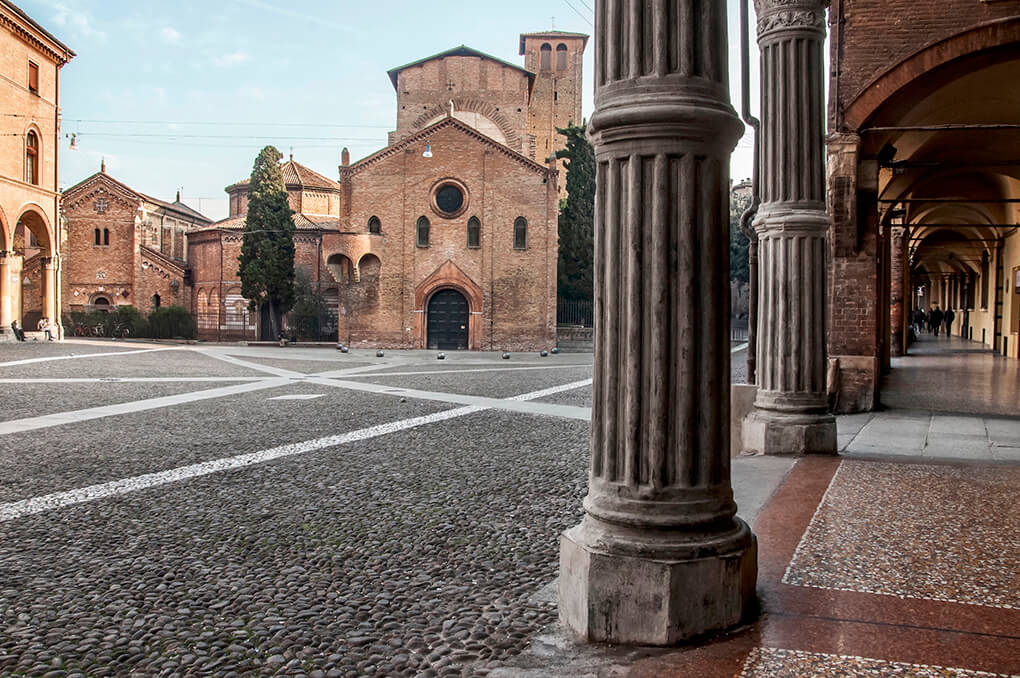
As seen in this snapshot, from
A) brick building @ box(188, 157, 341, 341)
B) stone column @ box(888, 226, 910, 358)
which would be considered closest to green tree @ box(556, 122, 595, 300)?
brick building @ box(188, 157, 341, 341)

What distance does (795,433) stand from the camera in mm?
5766

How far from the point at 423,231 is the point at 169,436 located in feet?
87.9

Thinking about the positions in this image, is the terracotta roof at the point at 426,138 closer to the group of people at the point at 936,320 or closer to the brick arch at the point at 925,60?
the group of people at the point at 936,320

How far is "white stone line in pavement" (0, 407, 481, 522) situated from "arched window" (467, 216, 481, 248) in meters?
25.5

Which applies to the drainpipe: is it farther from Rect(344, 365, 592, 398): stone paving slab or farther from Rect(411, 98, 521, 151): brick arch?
Rect(411, 98, 521, 151): brick arch

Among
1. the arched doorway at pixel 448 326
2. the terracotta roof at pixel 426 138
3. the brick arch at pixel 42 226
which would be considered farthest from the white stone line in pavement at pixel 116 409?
the terracotta roof at pixel 426 138

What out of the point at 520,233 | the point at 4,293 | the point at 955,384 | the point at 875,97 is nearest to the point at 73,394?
the point at 875,97

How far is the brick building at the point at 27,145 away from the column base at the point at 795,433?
2626 centimetres

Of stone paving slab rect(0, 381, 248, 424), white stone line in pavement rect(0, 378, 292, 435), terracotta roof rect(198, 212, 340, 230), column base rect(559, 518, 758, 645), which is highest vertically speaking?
terracotta roof rect(198, 212, 340, 230)

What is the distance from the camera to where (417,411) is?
31.1 ft

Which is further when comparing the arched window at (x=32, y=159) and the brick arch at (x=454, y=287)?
the brick arch at (x=454, y=287)

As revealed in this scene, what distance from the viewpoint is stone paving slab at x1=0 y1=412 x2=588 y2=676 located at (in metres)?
2.55

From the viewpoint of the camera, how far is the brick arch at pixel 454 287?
33.0 m

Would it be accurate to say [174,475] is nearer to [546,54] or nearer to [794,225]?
[794,225]
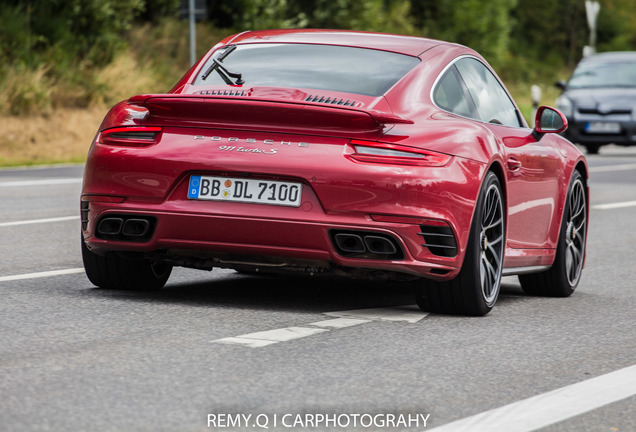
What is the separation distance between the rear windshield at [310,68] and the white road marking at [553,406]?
205 centimetres

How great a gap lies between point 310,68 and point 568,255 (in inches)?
88.3

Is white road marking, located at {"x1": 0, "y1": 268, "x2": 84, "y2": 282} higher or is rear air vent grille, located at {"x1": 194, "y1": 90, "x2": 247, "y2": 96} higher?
rear air vent grille, located at {"x1": 194, "y1": 90, "x2": 247, "y2": 96}

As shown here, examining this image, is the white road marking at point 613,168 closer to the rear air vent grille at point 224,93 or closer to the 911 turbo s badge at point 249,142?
the rear air vent grille at point 224,93

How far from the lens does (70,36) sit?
2614 cm

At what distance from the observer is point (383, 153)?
20.4 ft

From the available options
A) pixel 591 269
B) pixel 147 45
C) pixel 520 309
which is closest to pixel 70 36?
pixel 147 45

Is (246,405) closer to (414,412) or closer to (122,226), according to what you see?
(414,412)

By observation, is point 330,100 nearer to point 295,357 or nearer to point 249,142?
point 249,142

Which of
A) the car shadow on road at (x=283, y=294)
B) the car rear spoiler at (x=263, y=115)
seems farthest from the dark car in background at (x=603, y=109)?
the car rear spoiler at (x=263, y=115)

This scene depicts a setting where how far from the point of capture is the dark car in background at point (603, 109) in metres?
25.2

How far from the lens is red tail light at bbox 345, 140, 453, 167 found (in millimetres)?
6207

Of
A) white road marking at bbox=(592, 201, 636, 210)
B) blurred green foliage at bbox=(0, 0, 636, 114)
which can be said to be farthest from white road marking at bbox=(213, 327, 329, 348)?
blurred green foliage at bbox=(0, 0, 636, 114)

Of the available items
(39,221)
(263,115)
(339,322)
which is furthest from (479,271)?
(39,221)

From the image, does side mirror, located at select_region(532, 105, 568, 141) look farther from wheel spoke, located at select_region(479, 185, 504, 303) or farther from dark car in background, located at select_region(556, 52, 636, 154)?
dark car in background, located at select_region(556, 52, 636, 154)
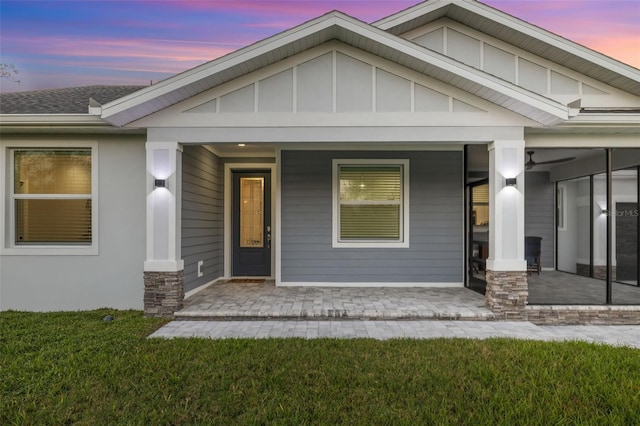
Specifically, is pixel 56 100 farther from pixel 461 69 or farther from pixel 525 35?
pixel 525 35

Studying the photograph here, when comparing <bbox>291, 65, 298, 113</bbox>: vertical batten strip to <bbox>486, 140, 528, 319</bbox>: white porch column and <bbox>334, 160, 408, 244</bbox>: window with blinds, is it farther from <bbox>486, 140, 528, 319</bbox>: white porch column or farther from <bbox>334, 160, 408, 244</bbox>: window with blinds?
<bbox>486, 140, 528, 319</bbox>: white porch column

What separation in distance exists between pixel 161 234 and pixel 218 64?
260 cm

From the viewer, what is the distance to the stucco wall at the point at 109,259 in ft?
18.9

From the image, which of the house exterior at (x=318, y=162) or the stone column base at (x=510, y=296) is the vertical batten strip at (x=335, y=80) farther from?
the stone column base at (x=510, y=296)

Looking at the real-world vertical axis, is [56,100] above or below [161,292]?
above

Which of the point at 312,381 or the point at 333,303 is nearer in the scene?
the point at 312,381

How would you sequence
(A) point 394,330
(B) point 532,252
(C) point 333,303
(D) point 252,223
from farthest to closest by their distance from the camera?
(B) point 532,252, (D) point 252,223, (C) point 333,303, (A) point 394,330

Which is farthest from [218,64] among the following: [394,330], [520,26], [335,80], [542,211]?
[542,211]

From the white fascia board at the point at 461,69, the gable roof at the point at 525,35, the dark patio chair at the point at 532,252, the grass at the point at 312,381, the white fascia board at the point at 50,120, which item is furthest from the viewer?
the dark patio chair at the point at 532,252

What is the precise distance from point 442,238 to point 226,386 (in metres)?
5.34

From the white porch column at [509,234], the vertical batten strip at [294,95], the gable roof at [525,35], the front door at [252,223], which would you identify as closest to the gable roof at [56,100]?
the front door at [252,223]

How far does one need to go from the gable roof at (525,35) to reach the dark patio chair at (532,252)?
11.8ft

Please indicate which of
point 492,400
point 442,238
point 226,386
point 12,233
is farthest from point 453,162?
point 12,233

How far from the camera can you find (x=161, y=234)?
17.0 feet
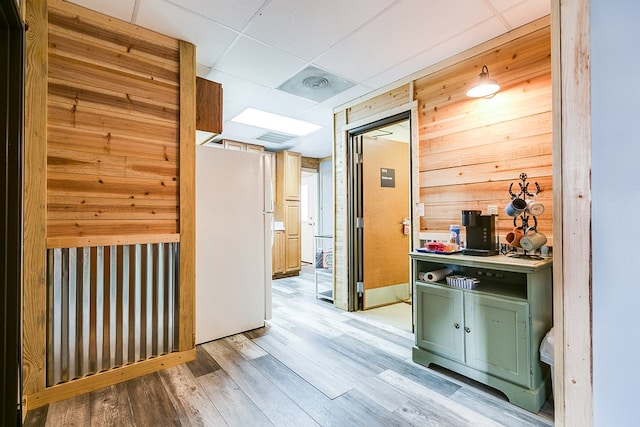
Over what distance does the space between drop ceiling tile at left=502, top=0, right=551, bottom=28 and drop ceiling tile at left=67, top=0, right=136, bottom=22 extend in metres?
2.59

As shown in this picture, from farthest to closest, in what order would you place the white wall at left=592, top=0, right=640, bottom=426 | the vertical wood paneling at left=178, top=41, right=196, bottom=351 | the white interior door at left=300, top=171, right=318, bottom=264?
the white interior door at left=300, top=171, right=318, bottom=264 < the vertical wood paneling at left=178, top=41, right=196, bottom=351 < the white wall at left=592, top=0, right=640, bottom=426

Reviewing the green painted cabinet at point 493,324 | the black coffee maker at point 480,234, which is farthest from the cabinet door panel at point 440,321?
the black coffee maker at point 480,234

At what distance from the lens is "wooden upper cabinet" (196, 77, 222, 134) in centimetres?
262

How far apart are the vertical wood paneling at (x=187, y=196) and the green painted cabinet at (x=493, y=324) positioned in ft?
6.04

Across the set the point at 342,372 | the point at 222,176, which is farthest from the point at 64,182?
the point at 342,372

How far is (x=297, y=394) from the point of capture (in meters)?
1.95

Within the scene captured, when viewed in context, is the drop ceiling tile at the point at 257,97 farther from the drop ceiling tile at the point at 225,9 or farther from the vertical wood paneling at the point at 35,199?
the vertical wood paneling at the point at 35,199

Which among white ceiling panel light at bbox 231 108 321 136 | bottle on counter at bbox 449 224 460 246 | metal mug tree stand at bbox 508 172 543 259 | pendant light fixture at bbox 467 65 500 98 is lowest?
bottle on counter at bbox 449 224 460 246

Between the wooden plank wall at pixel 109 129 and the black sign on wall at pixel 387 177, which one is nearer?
the wooden plank wall at pixel 109 129

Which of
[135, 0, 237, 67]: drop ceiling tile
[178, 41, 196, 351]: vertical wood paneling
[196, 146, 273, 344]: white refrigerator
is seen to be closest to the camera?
[135, 0, 237, 67]: drop ceiling tile

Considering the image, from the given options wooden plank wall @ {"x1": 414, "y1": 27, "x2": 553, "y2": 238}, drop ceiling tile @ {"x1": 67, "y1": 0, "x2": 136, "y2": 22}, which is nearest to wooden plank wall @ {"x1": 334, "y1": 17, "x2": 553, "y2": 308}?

**Task directions:**
Output the rows from the line with "From the white porch" to the line with "right=318, bottom=264 <", both included, exactly as they appear. Omit the pictures.

**Complete output:**
From the white porch column at [509,234], the vertical batten strip at [294,95], the gable roof at [525,35], the front door at [252,223], which would you identify as closest to the gable roof at [56,100]?
the front door at [252,223]

How far does one need to go from the gable roof at (525,35) to reach the dark patio chair at (532,252)?
11.8ft

Please indicate which of
point 492,400
point 442,238
point 226,386
point 12,233
is farthest from point 453,162?
point 12,233

How far from the camera can you find (x=161, y=234)?
17.0 feet
Over what distance does the space between drop ceiling tile at left=502, top=0, right=551, bottom=28 and drop ceiling tile at left=67, top=0, right=136, bottom=22 extend in metres?
2.59

As shown in this picture, from farthest to closest, in what order would you place the white wall at left=592, top=0, right=640, bottom=426 | the vertical wood paneling at left=178, top=41, right=196, bottom=351 | the white interior door at left=300, top=171, right=318, bottom=264?
the white interior door at left=300, top=171, right=318, bottom=264 < the vertical wood paneling at left=178, top=41, right=196, bottom=351 < the white wall at left=592, top=0, right=640, bottom=426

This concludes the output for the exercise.